::: DATA SECTION :::

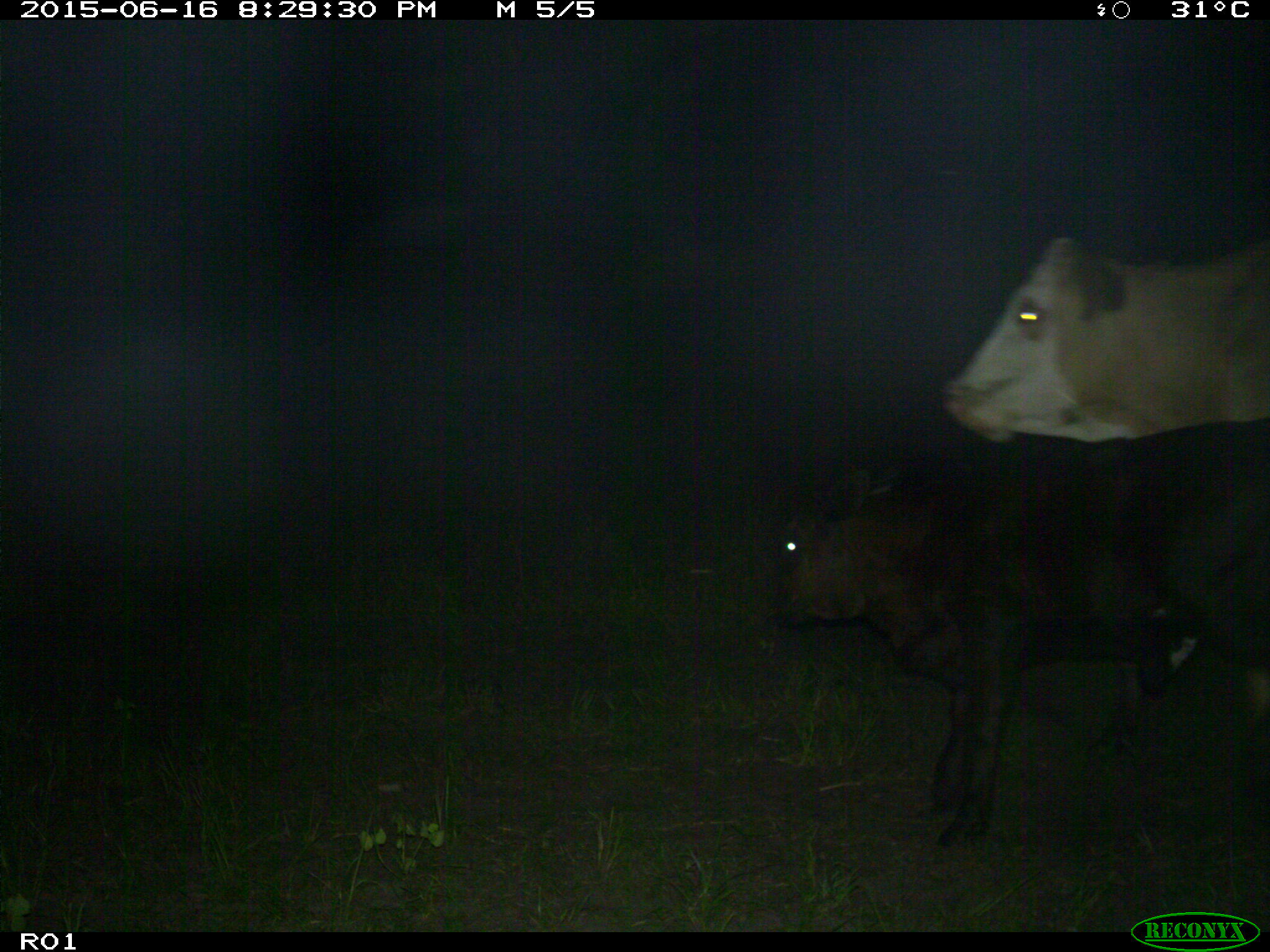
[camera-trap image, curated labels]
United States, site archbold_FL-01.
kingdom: Animalia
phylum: Chordata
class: Mammalia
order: Artiodactyla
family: Bovidae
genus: Bos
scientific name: Bos taurus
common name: domestic cow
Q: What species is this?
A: Bos taurus (domestic cow).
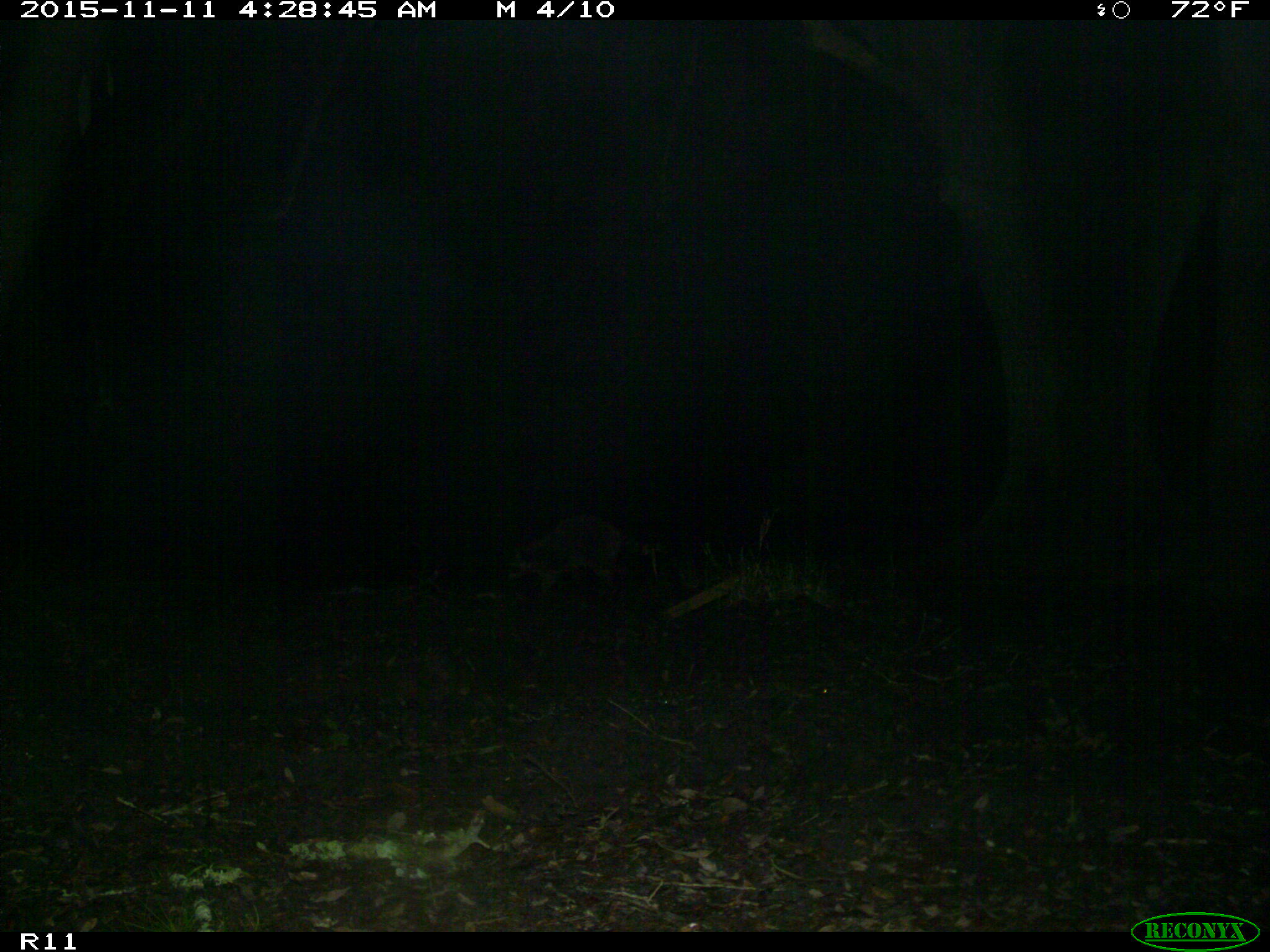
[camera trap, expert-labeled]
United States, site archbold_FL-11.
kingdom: Animalia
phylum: Chordata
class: Mammalia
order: Carnivora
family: Procyonidae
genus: Procyon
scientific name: Procyon lotor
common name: common raccoon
Procyon lotor (common raccoon).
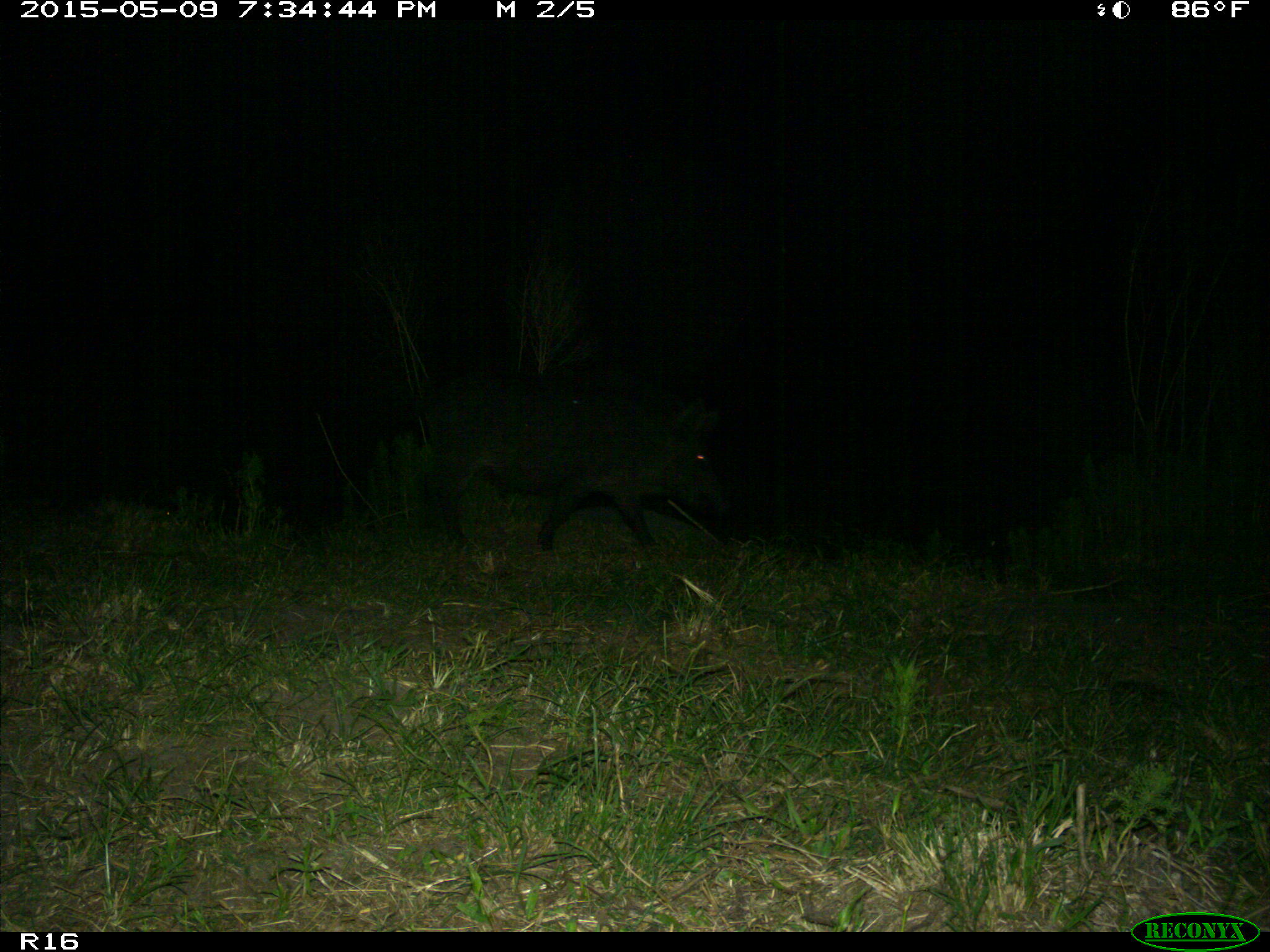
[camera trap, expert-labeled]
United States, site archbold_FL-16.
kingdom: Animalia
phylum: Chordata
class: Mammalia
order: Artiodactyla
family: Suidae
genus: Sus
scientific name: Sus scrofa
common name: wild boar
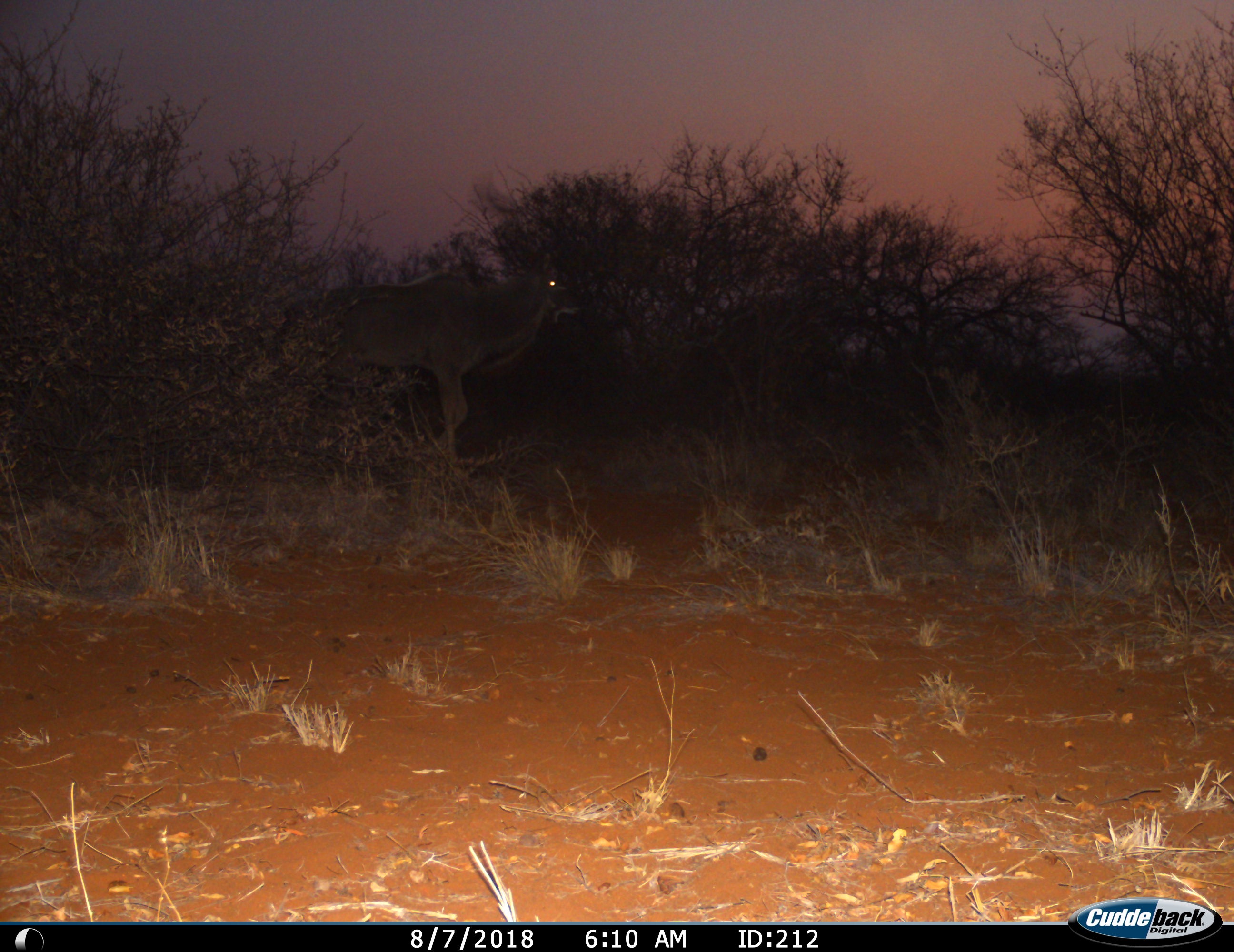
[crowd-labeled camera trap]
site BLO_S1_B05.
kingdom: Animalia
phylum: Chordata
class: Mammalia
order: Artiodactyla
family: Bovidae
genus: Tragelaphus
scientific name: Tragelaphus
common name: kudu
Kudu (Tragelaphus), count 1. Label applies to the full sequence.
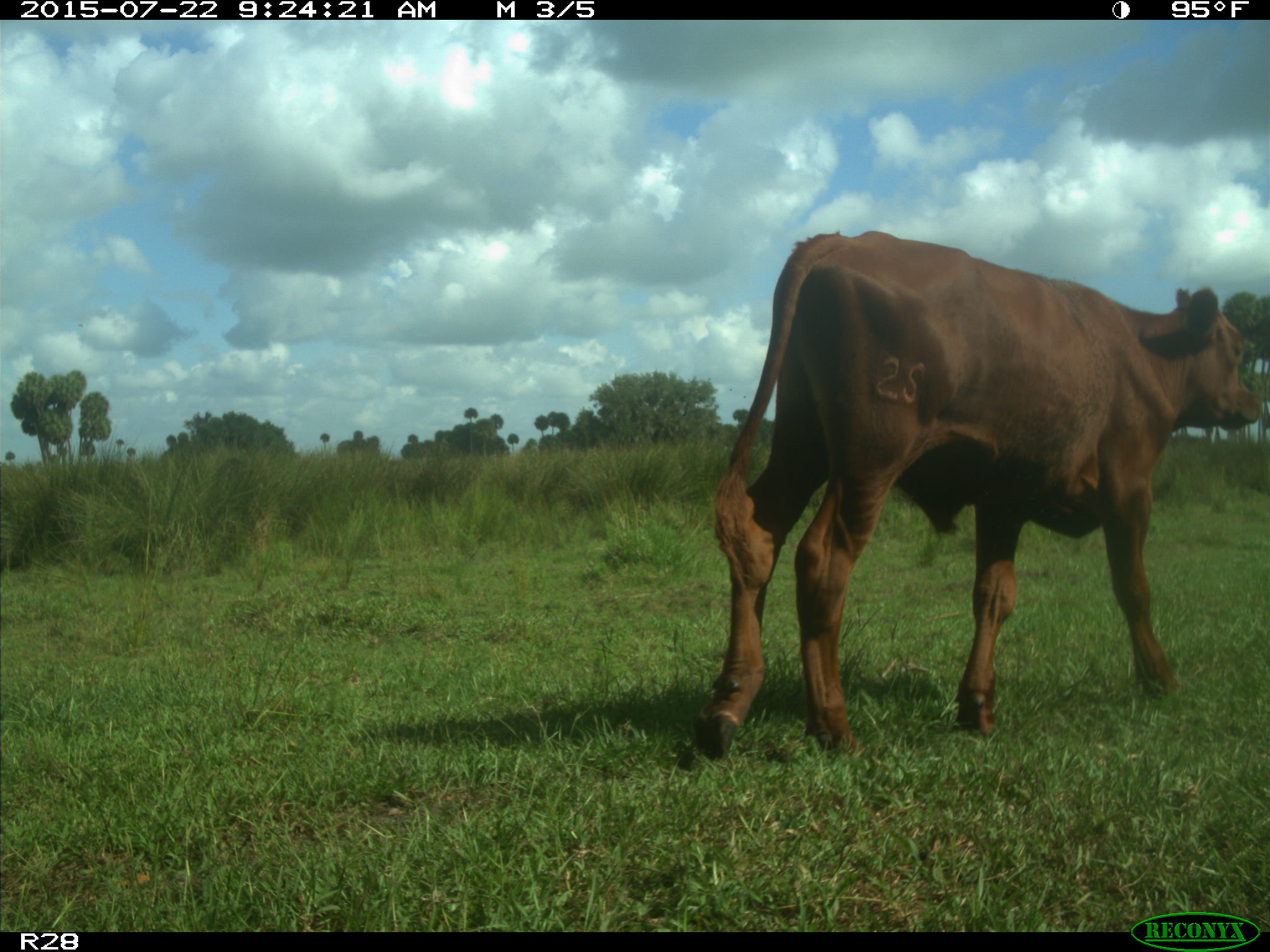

:::

YOUR INSTRUCTIONS: Return, exactly as they stand, the lines above from the one with "United States, site archbold_FL-01." to the one with "family: Suidae", omitting any pictures among them.

SOLUTION TO THIS TASK:
United States, site archbold_FL-01.
kingdom: Animalia
phylum: Chordata
class: Mammalia
order: Artiodactyla
family: Bovidae
genus: Bos
scientific name: Bos taurus
common name: domestic cow
Q: What species is this?
A: Bos taurus (domestic cow).
[camera trap, expert-labeled]
United States, site archbold_FL-11.
kingdom: Animalia
phylum: Chordata
class: Mammalia
order: Carnivora
family: Procyonidae
genus: Procyon
scientific name: Procyon lotor
common name: common raccoon
Procyon lotor (common raccoon).
[camera trap, expert-labeled]
United States, site archbold_FL-16.
kingdom: Animalia
phylum: Chordata
class: Mammalia
order: Artiodactyla
family: Suidae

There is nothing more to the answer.